_TEXTE DE LECTURE_:
________________________________________

Où est Gildas ? Assis à l’ombre d’un manguier aux côtés de Pierre, son cadet, Serge cherche des réponses à l’absence de leur jeune frère de 33 ans, « un garçon calme qui s’occupait de son petit métier d’ébéniste ». Libreville, la capitale du Gabon, bruisse d’inquiétantes rumeurs sur l’existence d’un charnier, d’escadrons de la mort, mais ce chef d’entreprise refuse d’envisager le pire. Gildas est porté disparu depuis un mois. Depuis l’élection présidentielle du 27 août qui a vu finalement la victoire très contestée du président sortant, Ali Bongo Ondimba, face à son rival Jean Ping, qui revendique aussi la victoire. Depuis surtout la nuit d’émeute du 31 août qui a suivi la proclamation des résultats.
« Le 31 août, nous étions là à parler de tout et de rien, raconte calmement Serge en désignant la demeure familiale. Quand les résultats sont tombés, il a décidé d’aller au quartier général de Jean Ping », le candidat déçu de l’opposition. Ce « partisan de l’alternance » était alors accompagné de son cousin, mais celui-ci l’a abandonné en cours de route pour aller recharger son téléphone portable. « Je me dis qu’il était parti sur le boulevard Triomphal pour la manifestation devant l’Assemblée nationale et la RTG [télévision nationale]. Il était environ 18 heures, 19 heures », poursuit Serge.
Aucun signe de vie depuis. « On a essayé de l’appeler, mais son téléphone ne passait plus. Trois jours plus tard, on a appris qu’il y avait eu des arrestations après l’incendie de l’Assemblée nationale. Nous sommes allés dans les commissariats, mais on nous a dit qu’il n’était pas là. Puis dans les hôpitaux. Puis à la morgue de Casep GA [une société de pompes funèbres], où ils nous ont dit qu’ils n’avaient pas reçu de corps. A celle de Gabosep, on nous a montré trois corps non identifiés tués par balle. » Toujours aucune trace de Gildas. « Je suis ensuite allé au tribunal pour assister à trois procès, mais il n’était pas parmi les personnes présentées devant la justice. »
« On attend »

________________________________________

_DONNÉES PRÉSENTÉES_:
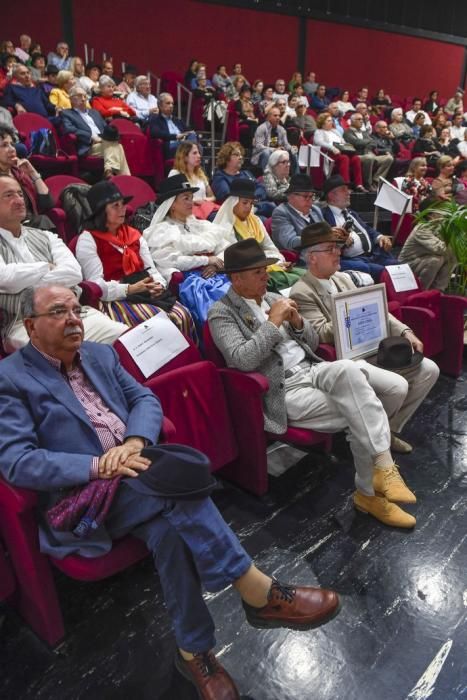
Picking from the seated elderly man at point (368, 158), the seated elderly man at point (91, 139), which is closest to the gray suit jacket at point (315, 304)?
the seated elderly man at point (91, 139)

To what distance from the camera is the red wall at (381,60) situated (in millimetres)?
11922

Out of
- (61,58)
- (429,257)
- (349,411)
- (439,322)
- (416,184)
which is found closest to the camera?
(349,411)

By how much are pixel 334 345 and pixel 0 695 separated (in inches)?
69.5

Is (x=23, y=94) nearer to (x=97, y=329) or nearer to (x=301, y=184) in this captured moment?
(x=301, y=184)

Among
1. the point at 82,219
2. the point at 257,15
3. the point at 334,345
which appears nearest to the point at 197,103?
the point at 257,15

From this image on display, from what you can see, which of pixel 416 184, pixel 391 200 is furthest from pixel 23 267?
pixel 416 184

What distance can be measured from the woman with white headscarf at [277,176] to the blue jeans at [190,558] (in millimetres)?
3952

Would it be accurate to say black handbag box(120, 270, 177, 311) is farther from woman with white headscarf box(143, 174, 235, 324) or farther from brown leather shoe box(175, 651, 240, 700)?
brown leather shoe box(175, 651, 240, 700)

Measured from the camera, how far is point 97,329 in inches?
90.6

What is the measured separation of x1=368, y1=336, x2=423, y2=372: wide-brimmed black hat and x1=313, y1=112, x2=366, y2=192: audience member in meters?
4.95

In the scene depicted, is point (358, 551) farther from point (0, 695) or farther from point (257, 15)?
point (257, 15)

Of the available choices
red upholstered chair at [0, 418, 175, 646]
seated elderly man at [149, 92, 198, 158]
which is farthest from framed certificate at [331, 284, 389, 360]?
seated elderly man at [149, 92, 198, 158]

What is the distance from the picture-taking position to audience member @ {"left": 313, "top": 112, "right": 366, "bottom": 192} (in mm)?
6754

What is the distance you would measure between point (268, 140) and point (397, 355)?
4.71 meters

________________________________________

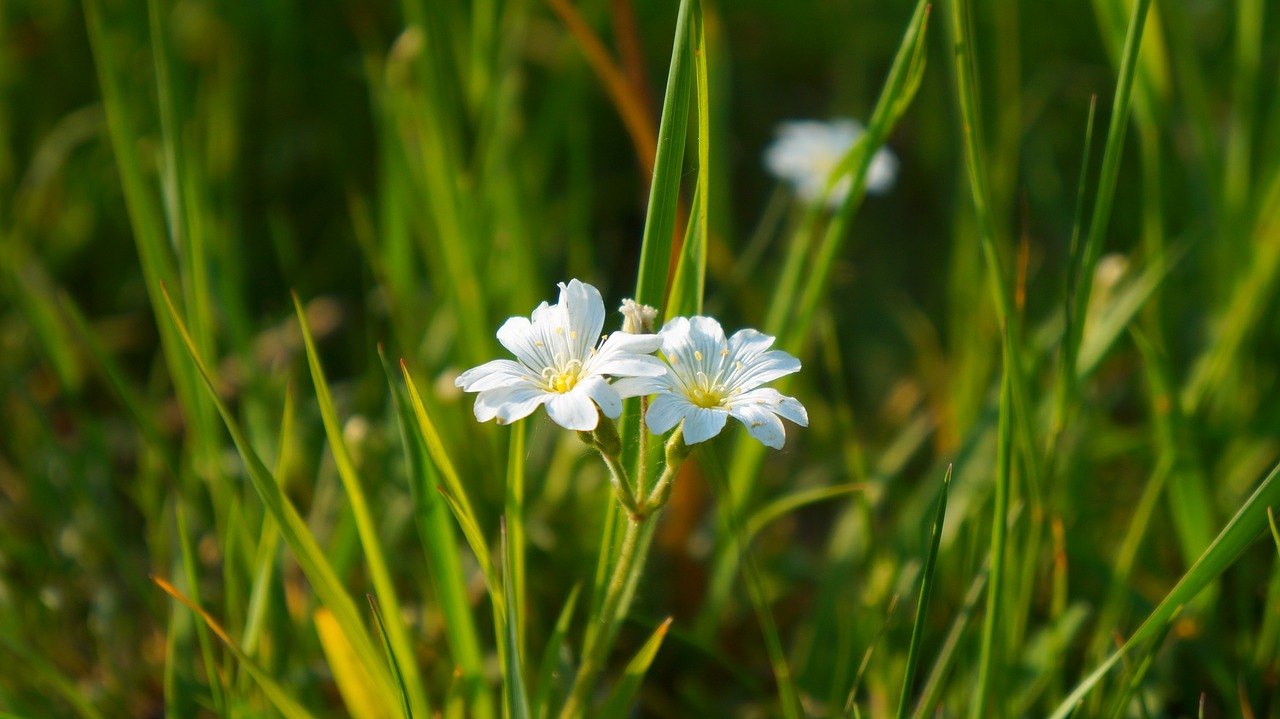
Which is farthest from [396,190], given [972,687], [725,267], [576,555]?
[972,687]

________________________________________

_CONSIGNES_:
**1)** Répondez à ces questions d'après le texte de lecture.
(a) Quel métier exerçait Gildas ?
(b) Pourquoi son cousin l'a-t-il laissé en cours de route ?
(c) Combien de corps non identifiés a-t-on montrés à la morgue de Gabosep ?
**2)** Pouvez-vous restituer mot pour mot le passage du texte de lecture situé entre « Où est Gildas » et « proclamation des résultats. », ces deux passages inclus ?

_CORRIGÉ_:
**1)**
(a) Il était ébéniste.
(b) Pour aller recharger son téléphone portable.
(c) Trois corps, tués par balle.

**2)**
Où est Gildas ? Assis à l’ombre d’un manguier aux côtés de Pierre, son cadet, Serge cherche des réponses à l’absence de leur jeune frère de 33 ans, « un garçon calme qui s’occupait de son petit métier d’ébéniste ». Libreville, la capitale du Gabon, bruisse d’inquiétantes rumeurs sur l’existence d’un charnier, d’escadrons de la mort, mais ce chef d’entreprise refuse d’envisager le pire. Gildas est porté disparu depuis un mois. Depuis l’élection présidentielle du 27 août qui a vu finalement la victoire très contestée du président sortant, Ali Bongo Ondimba, face à son rival Jean Ping, qui revendique aussi la victoire. Depuis surtout la nuit d’émeute du 31 août qui a suivi la proclamation des résultats.